• Meet the Artist: Madeleine Elizabeth

    Meet 14 year old needlepoint designer  Madeleine Elizabeth. She launched her line of hand painted canvases (with the help of her parents) at the Orlando Spring Needlepoint Show in March of 2019. You can shop her line of canvases on our website here. Read on to learn more about her and her love of needlepoint. 
    Madeleine Elizabeth painting a needlepoint canvas
    1.     Tell us about yourself, Madeleine. Where is home for you?
    I am 15 years old and am a sophomore in high school. I am enrolled in the Cambridge AICE program, which stands for Advanced International Certificate of Education, and especially love my art class.  I live in Sarasota, Florida and spend most of my time in my studio. Formerly, it was my brother’s room but I evicted him after he went to college then transformed it into a space where I can create anything from a needlepoint canvas to an essay for my English class.
    Perfectly Imperfect sign needlepoint canvas
    2.     What was your first experience with needlepoint? Who taught you to stitch?
    I was first introduced to needlepoint at a yarn shop in town. My mom worked there, and I often spent my summers hanging out with the ladies at the shop and putting away inventory. When I was 9, Mrs. Vickie, who now owns Needlepoint Studio of Sarasota, taught me how to stitch. I spent the next couple of summers and weekends hanging out at the shop and helping customers pick out canvases and threads. Sometimes I also helped them with stitches and compensation. After a few years of helping in the shop, I knew a lot about needlepoint for a 12-year-old.
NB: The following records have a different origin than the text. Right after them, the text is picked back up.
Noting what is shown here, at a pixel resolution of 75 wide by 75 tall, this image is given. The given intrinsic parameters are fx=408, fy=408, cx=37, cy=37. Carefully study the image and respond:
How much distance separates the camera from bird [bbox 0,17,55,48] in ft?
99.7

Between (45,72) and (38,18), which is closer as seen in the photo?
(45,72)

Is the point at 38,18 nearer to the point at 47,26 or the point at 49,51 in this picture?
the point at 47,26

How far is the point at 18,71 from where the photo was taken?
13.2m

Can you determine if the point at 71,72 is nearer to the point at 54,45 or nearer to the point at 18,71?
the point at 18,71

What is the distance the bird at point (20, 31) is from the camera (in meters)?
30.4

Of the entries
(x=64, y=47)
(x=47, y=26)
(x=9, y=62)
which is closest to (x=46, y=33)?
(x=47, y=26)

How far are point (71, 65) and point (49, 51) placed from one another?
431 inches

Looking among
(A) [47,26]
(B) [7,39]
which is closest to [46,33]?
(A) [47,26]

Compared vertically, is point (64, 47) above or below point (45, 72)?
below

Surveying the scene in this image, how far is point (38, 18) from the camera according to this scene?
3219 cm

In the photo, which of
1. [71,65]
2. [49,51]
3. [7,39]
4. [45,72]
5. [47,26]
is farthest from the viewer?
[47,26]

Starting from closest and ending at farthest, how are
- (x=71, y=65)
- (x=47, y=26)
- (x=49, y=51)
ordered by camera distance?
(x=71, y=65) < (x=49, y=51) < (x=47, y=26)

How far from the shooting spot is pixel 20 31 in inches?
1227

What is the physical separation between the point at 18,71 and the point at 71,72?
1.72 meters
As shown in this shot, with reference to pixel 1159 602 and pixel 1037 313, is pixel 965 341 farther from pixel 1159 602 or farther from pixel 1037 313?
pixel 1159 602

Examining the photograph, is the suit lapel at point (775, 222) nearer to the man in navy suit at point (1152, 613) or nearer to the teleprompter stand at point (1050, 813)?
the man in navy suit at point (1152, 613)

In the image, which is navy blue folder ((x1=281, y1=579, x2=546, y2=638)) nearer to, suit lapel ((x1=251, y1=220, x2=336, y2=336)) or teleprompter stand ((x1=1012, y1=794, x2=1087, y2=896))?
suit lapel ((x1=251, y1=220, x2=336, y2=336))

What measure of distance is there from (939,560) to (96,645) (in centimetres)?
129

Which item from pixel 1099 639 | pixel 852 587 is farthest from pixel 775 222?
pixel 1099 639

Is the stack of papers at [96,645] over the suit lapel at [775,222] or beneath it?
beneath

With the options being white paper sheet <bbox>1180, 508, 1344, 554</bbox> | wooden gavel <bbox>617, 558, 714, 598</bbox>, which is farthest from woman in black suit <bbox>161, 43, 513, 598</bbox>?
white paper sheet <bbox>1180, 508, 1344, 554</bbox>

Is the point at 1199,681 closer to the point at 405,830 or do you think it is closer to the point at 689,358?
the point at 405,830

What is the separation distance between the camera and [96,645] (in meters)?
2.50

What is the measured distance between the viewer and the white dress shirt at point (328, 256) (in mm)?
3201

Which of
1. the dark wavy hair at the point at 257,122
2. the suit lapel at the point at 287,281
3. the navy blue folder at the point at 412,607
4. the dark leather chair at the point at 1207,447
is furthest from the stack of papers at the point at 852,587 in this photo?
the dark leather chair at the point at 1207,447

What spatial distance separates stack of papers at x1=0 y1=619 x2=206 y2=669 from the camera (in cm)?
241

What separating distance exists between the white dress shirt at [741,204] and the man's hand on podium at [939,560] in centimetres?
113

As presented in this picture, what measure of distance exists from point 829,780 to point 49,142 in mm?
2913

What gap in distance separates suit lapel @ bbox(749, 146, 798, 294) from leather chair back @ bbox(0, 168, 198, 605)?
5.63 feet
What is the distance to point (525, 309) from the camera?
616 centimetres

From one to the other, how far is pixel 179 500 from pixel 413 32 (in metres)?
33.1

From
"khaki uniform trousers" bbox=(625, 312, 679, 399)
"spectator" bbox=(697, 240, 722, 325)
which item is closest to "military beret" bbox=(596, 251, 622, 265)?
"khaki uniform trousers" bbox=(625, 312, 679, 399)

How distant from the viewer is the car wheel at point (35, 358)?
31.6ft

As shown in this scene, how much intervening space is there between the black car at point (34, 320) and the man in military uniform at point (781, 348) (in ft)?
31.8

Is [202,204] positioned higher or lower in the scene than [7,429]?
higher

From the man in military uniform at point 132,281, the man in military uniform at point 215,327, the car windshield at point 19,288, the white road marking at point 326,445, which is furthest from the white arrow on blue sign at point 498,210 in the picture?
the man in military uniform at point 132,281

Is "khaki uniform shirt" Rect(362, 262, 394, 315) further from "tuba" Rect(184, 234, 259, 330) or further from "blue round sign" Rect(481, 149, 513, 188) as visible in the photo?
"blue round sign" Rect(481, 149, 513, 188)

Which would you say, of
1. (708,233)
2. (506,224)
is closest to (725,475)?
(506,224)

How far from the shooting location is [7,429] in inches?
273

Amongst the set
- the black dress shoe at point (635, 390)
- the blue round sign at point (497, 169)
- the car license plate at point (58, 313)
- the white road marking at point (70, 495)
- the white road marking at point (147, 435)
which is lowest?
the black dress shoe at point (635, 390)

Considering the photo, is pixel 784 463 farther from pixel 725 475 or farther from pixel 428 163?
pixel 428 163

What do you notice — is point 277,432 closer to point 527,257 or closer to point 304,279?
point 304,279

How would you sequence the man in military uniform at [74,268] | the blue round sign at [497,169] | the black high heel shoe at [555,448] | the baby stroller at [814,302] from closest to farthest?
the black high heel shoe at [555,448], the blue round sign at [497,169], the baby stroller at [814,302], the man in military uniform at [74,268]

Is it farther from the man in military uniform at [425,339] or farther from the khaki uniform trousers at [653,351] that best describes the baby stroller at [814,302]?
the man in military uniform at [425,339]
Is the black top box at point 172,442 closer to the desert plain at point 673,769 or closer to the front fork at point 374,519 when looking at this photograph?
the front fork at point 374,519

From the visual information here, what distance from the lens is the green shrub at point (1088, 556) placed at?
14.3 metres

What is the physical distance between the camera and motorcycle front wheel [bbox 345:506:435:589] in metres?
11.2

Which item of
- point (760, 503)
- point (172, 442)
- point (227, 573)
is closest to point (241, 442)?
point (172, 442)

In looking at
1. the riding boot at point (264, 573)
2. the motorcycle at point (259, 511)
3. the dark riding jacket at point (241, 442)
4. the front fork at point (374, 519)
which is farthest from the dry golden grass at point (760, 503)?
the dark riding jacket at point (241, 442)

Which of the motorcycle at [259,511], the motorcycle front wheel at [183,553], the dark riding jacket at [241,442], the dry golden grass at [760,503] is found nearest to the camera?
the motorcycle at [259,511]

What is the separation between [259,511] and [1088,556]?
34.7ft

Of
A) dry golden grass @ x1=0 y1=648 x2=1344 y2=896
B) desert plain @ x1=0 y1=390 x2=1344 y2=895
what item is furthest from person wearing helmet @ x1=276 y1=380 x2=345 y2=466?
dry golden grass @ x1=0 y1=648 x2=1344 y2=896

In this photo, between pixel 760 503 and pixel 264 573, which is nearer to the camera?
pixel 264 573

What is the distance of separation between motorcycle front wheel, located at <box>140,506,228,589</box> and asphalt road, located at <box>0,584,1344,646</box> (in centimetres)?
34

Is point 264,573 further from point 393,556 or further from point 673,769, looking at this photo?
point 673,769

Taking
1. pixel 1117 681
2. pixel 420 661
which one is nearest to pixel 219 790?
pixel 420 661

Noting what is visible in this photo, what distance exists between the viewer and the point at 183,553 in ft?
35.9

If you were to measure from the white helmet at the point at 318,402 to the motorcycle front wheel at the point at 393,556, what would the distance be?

    3.     What led you to start designing your own canvases? What is your process like?
    I have always loved art and often experiment with different materials. I spent a lot of time at the needlepoint shop so it was only a matter of time until I tried painting on a needlepoint canvas. After that, it was a whirlwind of working with Mrs. Vickie’s daughter, Stephanie, designing a line for my first market in Orlando, 2019. Stephanie has her own line and is also a prospering needlepoint artist. Designing a canvas from start to finish isn’t as complicated as you might think. Depending on the complexity of the initial idea, I start with a sketch on my iPad blocking in color to see if the idea will pan out. If I like the end result, I start to paint. It can take anywhere from 30 minutes for the smallest 3x2 inserts to an entire week for one of my largest jungle canvases. However, for the more common sizes it takes 4-6 hours to have the final product.
    Blue elephant needlepoint canvas
    4.     Where do you find inspiration?
    I find inspiration in many places. My parrots were inspired from my AICE Art Theme from first semester. All of my 'sayings' canvases start with the quote and develop through imagery and composition. My canvases will always be something I personally like the look of. My mom loves to give me ideas, however, most of them never come to reality. We made a deal. She gets to choose one of her ideas that I am not partial to and, if it is one of the best sellers at market, she gets to have two designs for the following market! All in all, my inspiration comes from many places including my parents, grandparents, school, and Sarasota.
    5.     Do you have a favorite canvas in your line?

    I have many favorites and couldn’t pick just one. I do love Bruce the Blue Parrot, because it is so vibrant and is one of my favorite color combos, blue and yellow. I also love the Tall Giraffe, which is a very irregularly sized canvas and looks very peaceful. My favorite saying is "Happier than a Seagull with a French Fry," because it is such a cute saying and I naturally paired it with a fun seagull and french fries. My favorite line of canvases is my floral animals, specifically the jellyfish and manta ray, because they are so pretty and the flowers replace their tentacles and tail so perfectly. Lastly, I've always loved The Coneflower.  It looks very simplistic and serene with the bee hovering over the flower.